To some extent, the untethered nature of the debate is a result of the size of the field, which leaves lots of people jockeying to break through. That will change quickly under new elections rules adopted on Monday (July 11) evening by an influential committee of backbenchers in the Conservative Party, which oversees the leadership contest.

Under the rules, Conservative Party lawmakers will whittle down the list of contenders in successive rounds of voting, starting Wednesday, with the support of 20 lawmakers needed to run in that first contest, and ending next week with a shortlist of two. One candidate will emerge victorious from a ballot of Conservative Party members by Sept 5 and succeed Mr Johnson as prime minister. In theory, a two-person race will sharpen the debate and surface more difficult issues.
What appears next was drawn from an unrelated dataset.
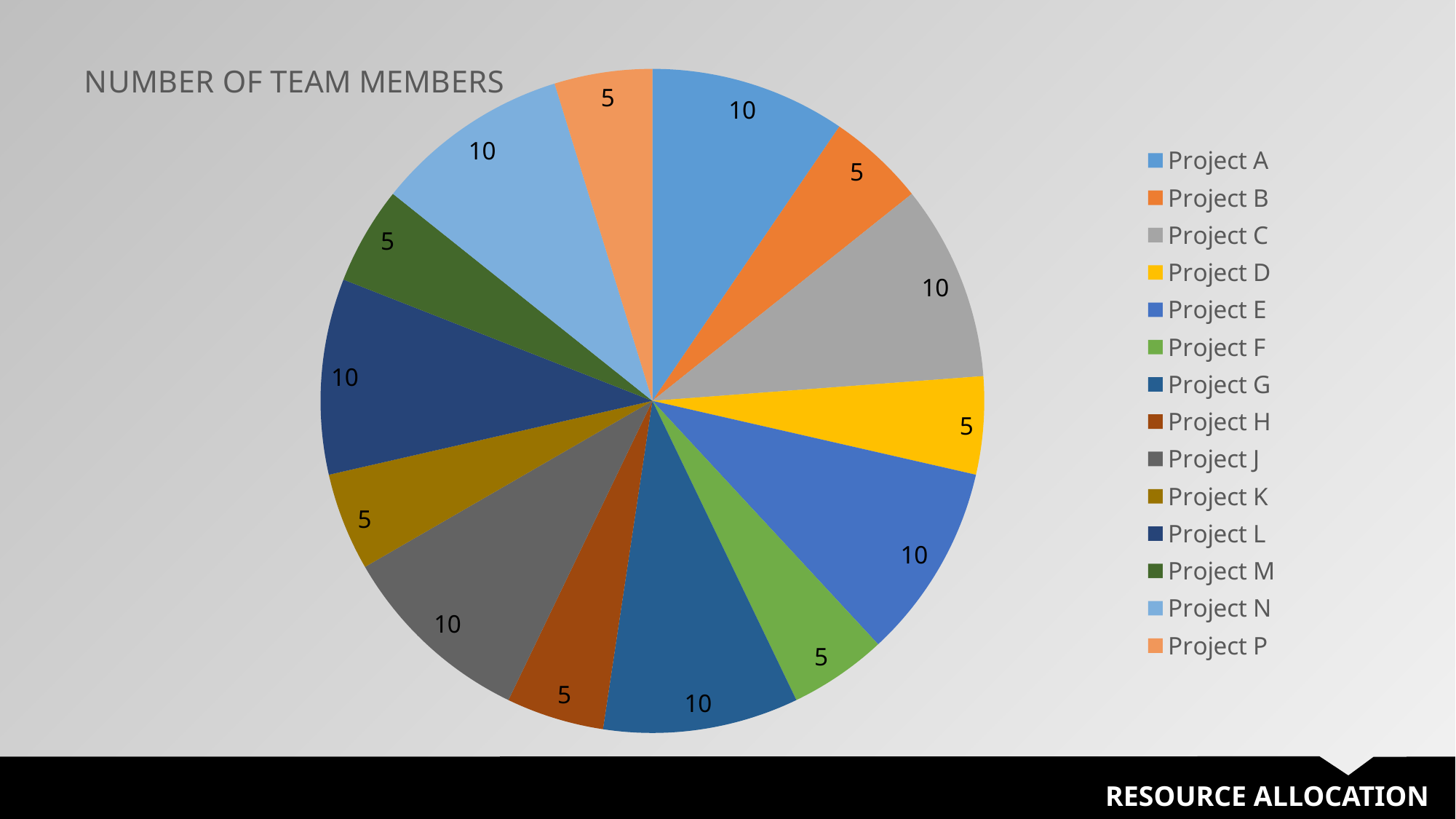
How many team members are allocated to Project A? 10 What is the difference in team members between Project C and Project B? 5 What kind of chart is shown on the slide? pie chart What is the title of the chart? NUMBER OF TEAM MEMBERS How many team members are allocated to Project P? 5 What colour is the slice for Project D? yellow How many team members are allocated to Project H? 5 What is the total number of team members across all projects in the pie chart? 105 How many team members are allocated to Project L? 10 How many projects (slices) does the pie chart show? 14 Which has more team members, Project E or Project F? Project E How many team members are allocated to Project D? 5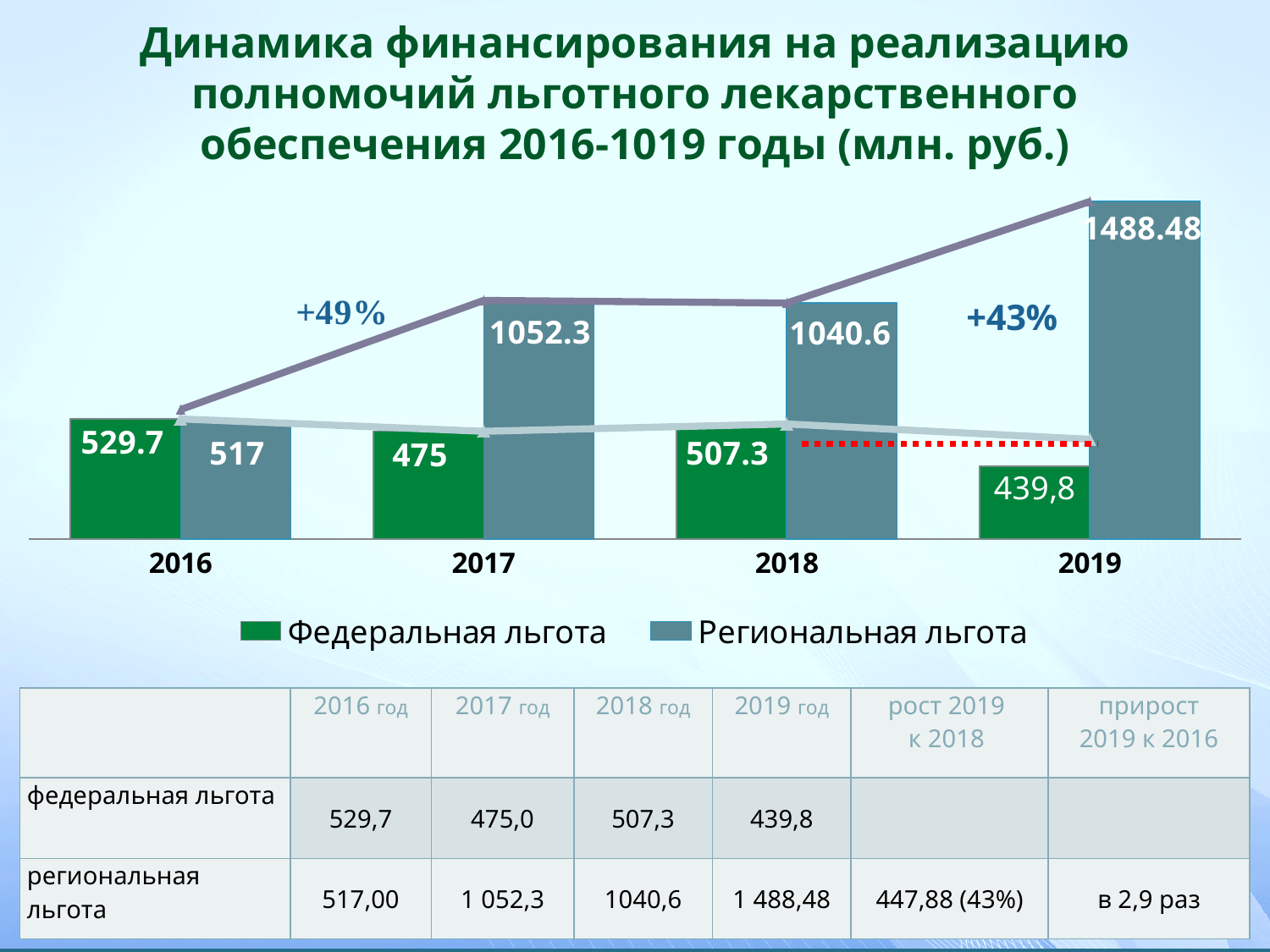
What is the value for Федеральная льгота in 2019? 439,8 How many years are shown on the x axis? 4 What is the value for Региональная льгота in 2019? 1488.48 In which year is Региональная льгота highest? 2019 What is the difference between Региональная льгота in 2019 and in 2018? 447.88 What kind of chart is shown on the slide? combination bar and line chart What is the value for Федеральная льгота in 2017? 475 In which year is Федеральная льгота lowest? 2019 How many series does the legend list? 2 What is the value for Региональная льгота in 2016? 517 What percentage growth is annotated between 2016 and 2017 for Региональная льгота? +49% Which is larger in 2016: Федеральная льгота or Региональная льгота? Федеральная льгота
But the uniformly right-leaning nature of the candidates’ proposals also reflects the Conservative Party electorate. The party’s centre of gravity has tilted to the right during its bitter battles over Brexit. Mr Johnson purged more centrist lawmakers, like former Cabinet minister Rory Stewart.

The party’s rank-and-file membership, which is largely made up of activists, also tends to be more right-wing than average voters (there were 160,000 eligible members during the last leader election in 2019, according to the party). The members may have swung even more right in recent months as the party lost popularity under the scandal-scarred Mr Johnson, and less committed members drifted away.

Still, the multistage nature of the contest, some analysts said, could be a trap for the tax-cutting evangelists. While most Tory members of Parliament are attracted to lower taxes, party members were likely to be less positive, because they tend to be older and have more experience with publicly funded services.

For them, tax cuts financed by cuts to health care or other public programs might not be an attractive proposition. Some candidates are emphasising tax cuts in the first phase of the contest to differentiate themselves from the early front-runner, Mr Rishi Sunak, whose resignation as chancellor of the exchequer last week helped set in motion the events that brought down Mr Johnson.

Mr Sunak, presenting himself as a fiscal hawk, suggested in his introductory campaign video that his rivals are telling “comforting fairy tales”.